I written this before: "The critical path (CP) and the most important path (MIP) are different more often than you might think."
- We all know the definition of the CP: the longest path from project inception to project ending.
- The MIP is the path, long or short, to the most significant value-producing project outcome. This might be the actual project ending, but more often it is not. Sometimes a small item, required but not critical to success hangs out as the CP.
The standard protocol for resourcing a project is to provide the CP with all the resources necessary -- and in the right sequence -- in order to prevent a slip-to-the-right of the end milestone. In this wisdom, all other requirements are subordinate to the needs of the CP.
But a protocol centered on value-production would not necessarily fall in line with subordination to the CP. Indeed, the 'value managers' will argue that their needs are superior and primary. (*)
Management needed here
Thus the question is begged: who makes all these decisions about resources assigned to the schedule, and whether or not the schedule is to be managed with CP or MIP protocols?
And, who manages the buffers, and who manages the constraints (roadblocks)?
The 'standard answer': The buck stops with the PM, of course.
Well, not exactly! Not all the time.
The user group, the sponsor, the business team all have a influence on the MIP vs the CP choice.
Influence: yes, but that's strategy thinking. Tactically, and ultimately, the PM is the decider.
Confound it!
So you've got your strategy: MIP or CP; and you've got your tactics about buffers and sequence. But, sometimes there is a confounding factor (**), described this way:
You've got a job to do; the protocol decision has been made.

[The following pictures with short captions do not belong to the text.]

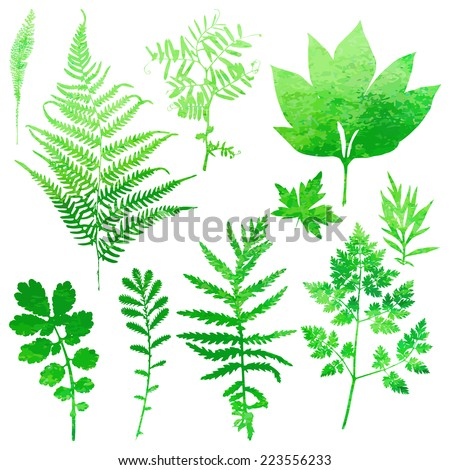 Set of garden watercolor leaves. Vector illustration.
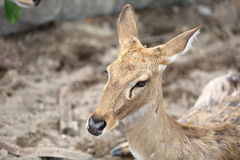 Brown female antelope head Stock Images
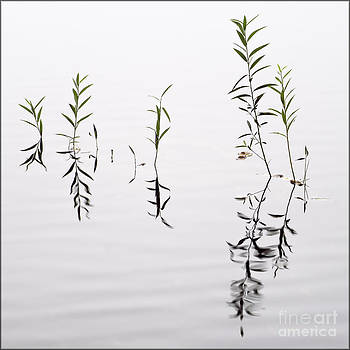 Reflecting on Reeds by George Hodlin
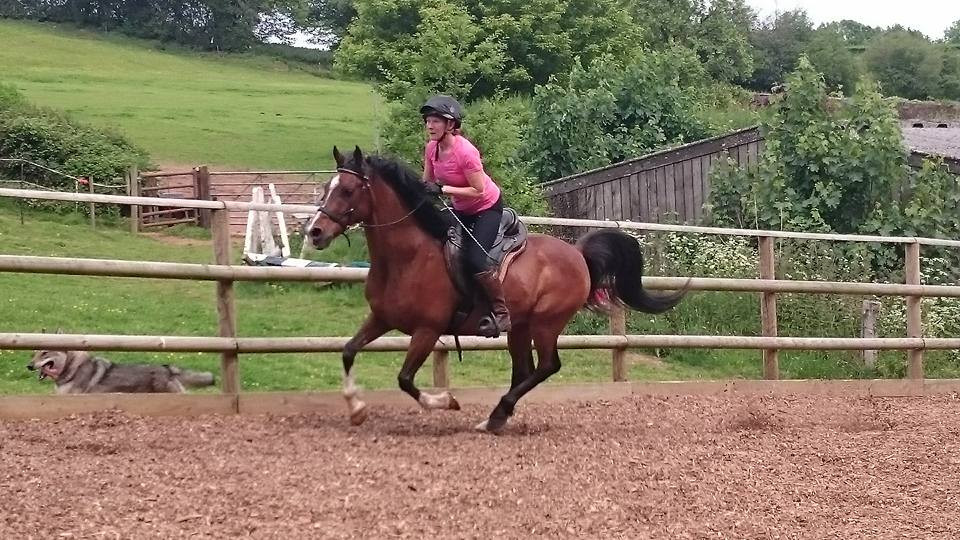 barefoot Arab, rehabilitation, schooling, training, Pippsway Wellington Somerset near Devon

From that point, you've sequenced and scheduled it, taking into account the resources made available to you.But, in the middle of your schedule there is another independent project (or task) over which you have no control. In effect, your schedule has a break in its sequence over which you have no influence.
Yikes!
This is all too common in construction projects where independent "trades" (meaning contractors with different skills, like electrical vs plumbing) are somehow sequenced by some "higher" authority.
So, what do you do?
If you have advance notice of this situation, you should put both cost slack and schedule slack in your project plan, but there may be other things you can do.
Cost slack is largely a consequence of your choices of schedule risk management.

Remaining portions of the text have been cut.